In Australia, there has been a modest increase in inequality in recent decades. Incomes have grown faster for those on high incomes than for those on low incomes. But in percentage terms, the differences have been small. (Chart 1)
Chart 1: Income growth at different incomes
Inequality and interest rates
There have been claims that low-interest rates are increasing inequality. Poor retirees get little or no interest in their bank accounts. But the low-interest rates have driven up share prices and house prices, making the wealthy richer. When central banks engage in ‘quantitative easing’ – buying bonds – they may add to this effect.
(In some countries, such as the United States, after the 2008 financial crisis, central banks have had to bail out banks. This has been seen as an even starker example of favouring Wall Street over Main Street.)

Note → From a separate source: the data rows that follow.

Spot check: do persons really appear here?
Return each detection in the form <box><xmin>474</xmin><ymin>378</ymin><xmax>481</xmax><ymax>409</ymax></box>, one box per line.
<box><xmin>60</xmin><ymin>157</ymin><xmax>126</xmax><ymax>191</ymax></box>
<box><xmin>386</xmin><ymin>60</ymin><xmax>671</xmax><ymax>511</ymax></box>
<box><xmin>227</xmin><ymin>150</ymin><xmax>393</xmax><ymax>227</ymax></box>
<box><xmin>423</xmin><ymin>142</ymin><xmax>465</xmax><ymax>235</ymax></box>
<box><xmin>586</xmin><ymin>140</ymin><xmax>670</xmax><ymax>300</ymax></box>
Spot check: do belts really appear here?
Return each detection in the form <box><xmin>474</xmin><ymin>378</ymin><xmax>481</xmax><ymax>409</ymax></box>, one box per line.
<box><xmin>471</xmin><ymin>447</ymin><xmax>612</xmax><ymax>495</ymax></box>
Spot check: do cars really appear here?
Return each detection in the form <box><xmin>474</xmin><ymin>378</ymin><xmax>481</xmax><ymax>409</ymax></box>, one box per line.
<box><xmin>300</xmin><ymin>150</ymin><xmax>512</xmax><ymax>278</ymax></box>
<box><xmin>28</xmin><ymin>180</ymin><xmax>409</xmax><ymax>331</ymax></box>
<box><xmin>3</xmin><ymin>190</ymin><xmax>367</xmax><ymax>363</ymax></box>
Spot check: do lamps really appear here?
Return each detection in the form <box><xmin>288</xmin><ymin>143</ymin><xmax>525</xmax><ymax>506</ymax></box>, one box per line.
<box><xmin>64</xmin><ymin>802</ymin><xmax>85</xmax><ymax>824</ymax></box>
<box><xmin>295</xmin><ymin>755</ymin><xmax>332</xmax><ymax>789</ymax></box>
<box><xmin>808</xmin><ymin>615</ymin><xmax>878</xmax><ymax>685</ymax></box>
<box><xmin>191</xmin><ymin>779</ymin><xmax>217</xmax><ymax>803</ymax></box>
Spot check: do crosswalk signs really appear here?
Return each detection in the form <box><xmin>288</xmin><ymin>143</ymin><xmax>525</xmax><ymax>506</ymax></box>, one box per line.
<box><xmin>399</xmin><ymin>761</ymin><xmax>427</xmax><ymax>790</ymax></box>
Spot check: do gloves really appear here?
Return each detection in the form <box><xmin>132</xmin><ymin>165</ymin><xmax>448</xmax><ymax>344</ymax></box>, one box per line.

The Bank for International Settlements is the global expert on monetary policy. In their latest Annual Economic Report, they examine whether central bank policies have been increasing inequality. The BIS concludes that since around the 1980s, the gap between the rich and the poor within individual countries has indeed widened. The Covid recession has exacerbated the trend. But they conclude it was not due to low-interest rates.
What has increased inequality?
Among factors that have contributed to longer-term increases in inequality are technological progress, globalisation and decreased unionisation.
Technological progress, such as the spread of computers and the internet, has increased the productivity and incomes of many high-income earners (e.g., top lawyers, tech company CEOs). But it has done little for many low-income earners (e.g., aged care workers, restaurant staff).
Globalisation refers to the increased international trade of goods and increasingly services. An example is call centres being moved offshore. This erodes the bargaining power of low-skilled workers and small businesses.
The reduction in membership of trade unions has also been a factor as it has reduced the bargaining power of low paid workers.
The Covid pandemic and lockdowns have further exacerbated inequality. The most affected areas of the economy include those services which cannot be provided remotely (such as hospitality), which employ many low-paid workers.
So what should the Reserve Bank do?
Unemployment is an important – perhaps the most important — driver of income inequality. It is often lower-paid workers that are the first to be laid off in an economic downturn. Once they lose their job, workers’ incomes drop markedly. In Australia, the unemployment benefit is well below even the minimum wage.
The Reserve Bank responds to economic downturns by trying to minimise the increase in unemployment. It does this by lowering interest rates. Lower interest rates mean consumers have less reason to save, so they spend more. Businesses are more likely to borrow to invest. The exchange rate will be weaker, making exporters and import-competing firms more competitive. All this helps create more jobs.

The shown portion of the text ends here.